• **Document excerpt**

Wednesday, July 09, 2014

Chicago Democrats a protected species on the national stage

By John Kass
http://www.chicagotribune.com/
July 9, 2013

Chicago Mayor Rahm Emanuel and Jimmy Fallon discuss their polar plunge earlier this year on Tuesday night's "Tonight Show Starring Jimmy Fallon."
( NBC / June 3, 2014 )
Chicago Mayor Rahm Emanuel and Jimmy Fallon discuss their polar plunge earlier this year on Tuesday night's "Tonight Show Starring Jimmy Fallon."

Prominent Chicago Democrats have had an easy time with the national media for decades — as easy as shaking a ring of keys to distract an anxious child in church.
Former Mayor Richard M. Daley rode a bicycle in photo ops and put a few plants on the roof of City Hall, leading the national news networks to cast him as the "green" mayor, not as the absolute boss of a broken and corrupt political system that piled debt on the city and drained its future for the benefit of the insiders.
President Barack Obama appeared on the late-night talk shows as the mystical healer of America's broken politics, not as some untested suit who held the hand of now-imprisoned bagman Tony Rezko while learning to cross Chicago's political streets.
And Mayor Rahm Emanuel, Obama's former chief of staff?

• **Data segment**
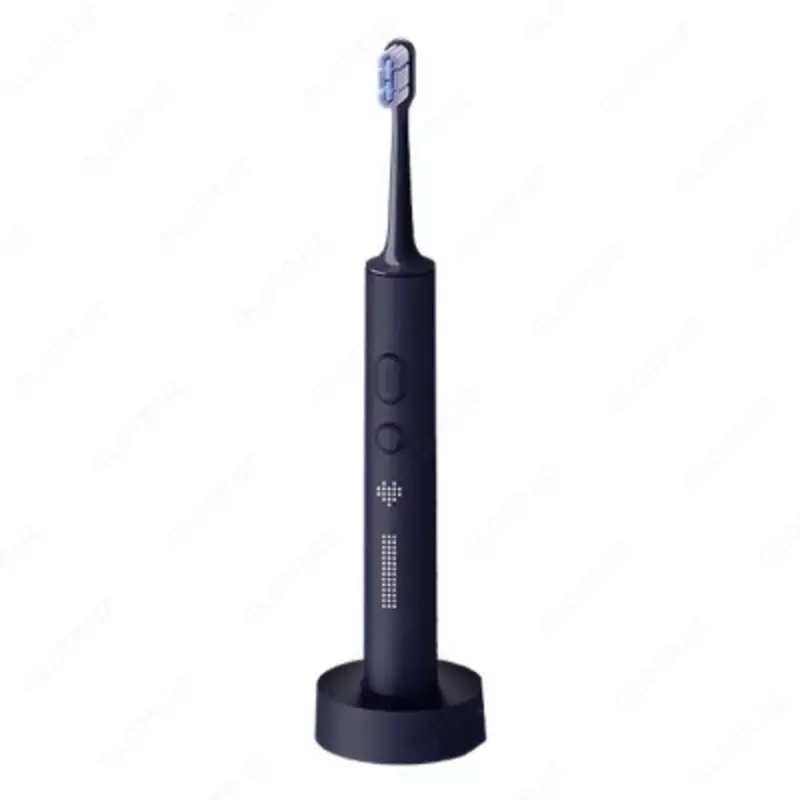 Xiaomi T700 ovozli tish cho'tkasi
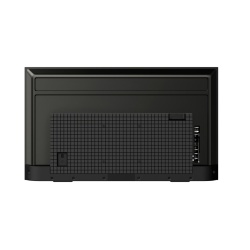 LED TV 50" SONY K50S25M2PB.CEI - Img 9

• **What this exercise asks**
1 – In the column on Chicago Democrats and the national media, rewrite the part that opens with the words containing "By John Kass" and closes with "of the insiders.", changing "photo ops" to "publicity events".
2 – According to the column on Chicago Democrats and the national media, what did Richard M. Daley put on the roof of City Hall?

• **Exercise solutions**
1 –
By John Kass
http://www.chicagotribune.com/
July 9, 2013

Chicago Mayor Rahm Emanuel and Jimmy Fallon discuss their polar plunge earlier this year on Tuesday night's "Tonight Show Starring Jimmy Fallon."
( NBC / June 3, 2014 )
Chicago Mayor Rahm Emanuel and Jimmy Fallon discuss their polar plunge earlier this year on Tuesday night's "Tonight Show Starring Jimmy Fallon."

Prominent Chicago Democrats have had an easy time with the national media for decades — as easy as shaking a ring of keys to distract an anxious child in church.
Former Mayor Richard M. Daley rode a bicycle in publicity events and put a few plants on the roof of City Hall, leading the national news networks to cast him as the "green" mayor, not as the absolute boss of a broken and corrupt political system that piled debt on the city and drained its future for the benefit of the insiders.

2 – A few plants.